Subscribe to our blog!

Subscribe for Updates
Close
Back

Scaling Out MySQL

Nati Shalom March 29, 2008
17 minutes read

With the recent acquisition of MySQL by Sun, there has been talk about the MySQL open source database now becoming relevant to large enterprises, presumably because it now benefits from Sun’s global support, professional services and engineering organizations. In a blog post about the acquisition, SUN CEO Jonathan Schwartz wrote that this is one of his objectives.

Mysql_logoWhile the organizational aspects may have been addressed by the acquisition, MySQL faces some technology limitations which hinder its ability to compete in the enterprise. Like other relational databases, MySQL
becomes a scalability bottleneck because it introduces
contention among the distributed application components.

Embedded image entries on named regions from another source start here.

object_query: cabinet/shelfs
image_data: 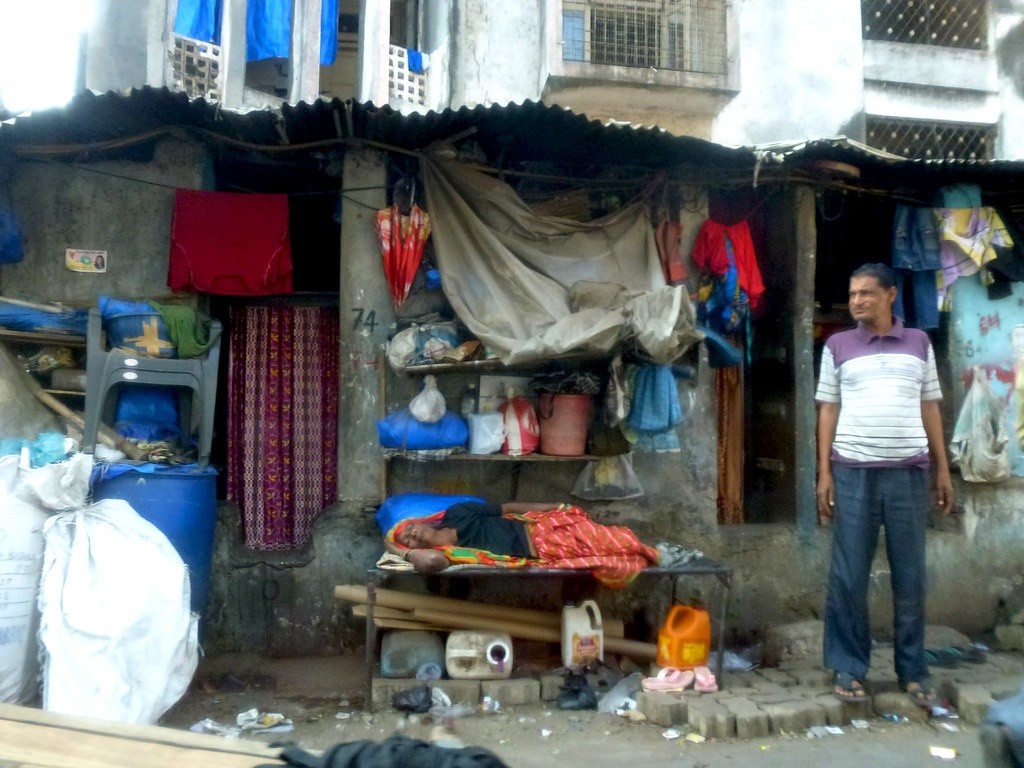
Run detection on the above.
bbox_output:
[386,345,624,462]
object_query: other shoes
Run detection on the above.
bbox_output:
[924,650,957,666]
[952,645,986,662]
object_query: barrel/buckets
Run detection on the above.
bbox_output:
[92,464,220,654]
[539,395,591,456]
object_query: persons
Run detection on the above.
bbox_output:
[383,502,674,570]
[814,264,955,708]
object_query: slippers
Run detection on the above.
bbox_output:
[642,667,694,690]
[693,666,718,692]
[903,680,941,706]
[832,672,866,702]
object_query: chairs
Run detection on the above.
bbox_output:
[83,307,224,469]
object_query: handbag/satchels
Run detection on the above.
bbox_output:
[570,451,644,500]
[949,367,1010,483]
[528,365,604,419]
[467,412,508,454]
[497,387,540,455]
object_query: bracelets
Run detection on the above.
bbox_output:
[404,549,412,560]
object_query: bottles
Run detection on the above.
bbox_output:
[446,632,512,679]
[658,605,711,672]
[382,630,444,680]
[560,601,604,666]
[461,383,478,418]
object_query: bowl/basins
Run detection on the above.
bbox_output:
[107,313,178,356]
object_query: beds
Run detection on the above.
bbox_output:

There are basically two approaches to this challenge that I’ll touch in this post:

1. Scale your database through database clustering

2. Scale your application, while leaving your existing database untouched by front-ending the database with In-Memory-Data-Grid (IMDG) or caching technologies. The database acts as a persistence store in the background. I refer to this approach as Persistence as a Service (PaaS).

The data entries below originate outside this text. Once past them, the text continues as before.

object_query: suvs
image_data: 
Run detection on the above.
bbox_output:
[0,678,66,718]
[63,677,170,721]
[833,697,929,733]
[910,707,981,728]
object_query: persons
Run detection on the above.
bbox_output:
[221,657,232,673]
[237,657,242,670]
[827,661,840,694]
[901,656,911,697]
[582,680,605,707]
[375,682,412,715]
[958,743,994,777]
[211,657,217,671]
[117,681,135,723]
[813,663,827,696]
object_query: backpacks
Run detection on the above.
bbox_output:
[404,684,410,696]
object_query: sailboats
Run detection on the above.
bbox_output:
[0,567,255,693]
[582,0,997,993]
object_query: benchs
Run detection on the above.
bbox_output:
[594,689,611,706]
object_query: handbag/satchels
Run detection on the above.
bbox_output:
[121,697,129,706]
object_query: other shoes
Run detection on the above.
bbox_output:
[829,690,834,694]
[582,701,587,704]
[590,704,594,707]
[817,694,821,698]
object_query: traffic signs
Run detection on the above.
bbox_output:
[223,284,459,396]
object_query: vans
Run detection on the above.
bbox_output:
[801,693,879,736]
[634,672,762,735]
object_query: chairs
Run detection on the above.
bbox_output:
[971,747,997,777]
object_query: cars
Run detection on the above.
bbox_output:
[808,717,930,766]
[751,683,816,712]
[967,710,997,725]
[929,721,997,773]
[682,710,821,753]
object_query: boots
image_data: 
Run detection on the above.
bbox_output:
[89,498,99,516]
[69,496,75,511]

While both options are valid (with pros and cons), in this post I’ll focus mostly on the second approach, which introduces some thought-provoking ideas for addressing the challenge.
Disclaimer: While there are various alternative in-memory data grid products, such as Oracle Coherence and IBM ObjectGrid, in this post I’ll focus on the GigaSpaces solution, because for obvious reasons I happen to know it better. Having said that, I try to cover the core principles presented here in generic terms as much as possible.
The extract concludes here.